(Raw data)

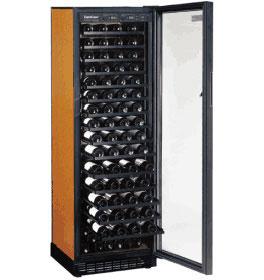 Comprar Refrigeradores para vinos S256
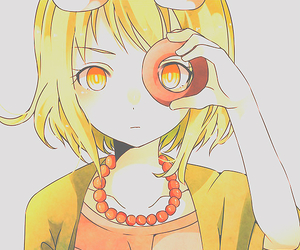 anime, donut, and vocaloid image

(End Raw data)
(Raw data)

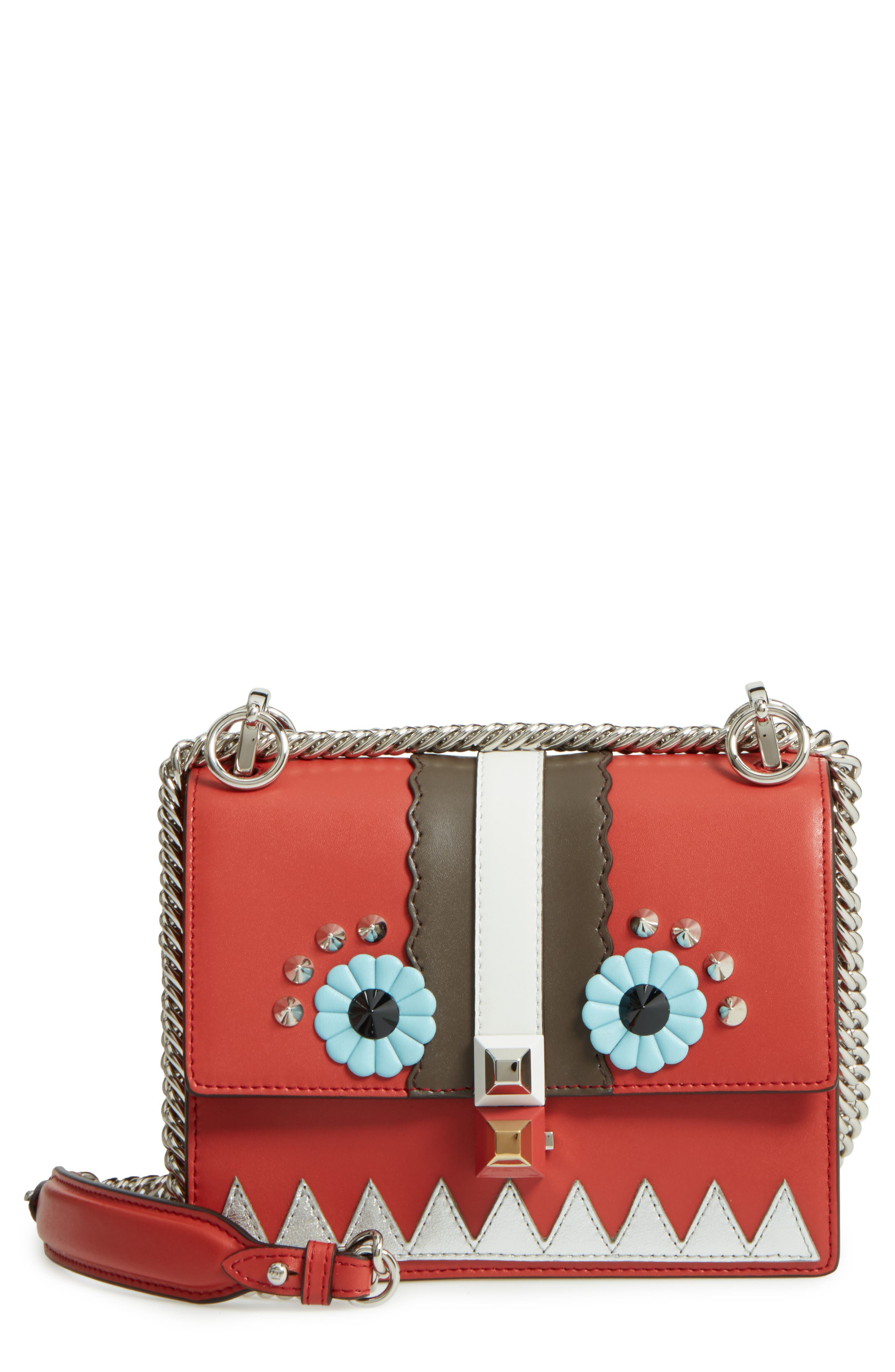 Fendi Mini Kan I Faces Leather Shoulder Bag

(End Raw data)

## [Aim of the task]
Using the material above, reproduce only the lines that run from the line with "Comprar Refrigeradores para vinos S256" up to and including the line with "anime, donut, and vocaloid image", exactly, with the pictures dropped.

## [Solution to this exercise]
 Comprar Refrigeradores para vinos S256
 anime, donut, and vocaloid image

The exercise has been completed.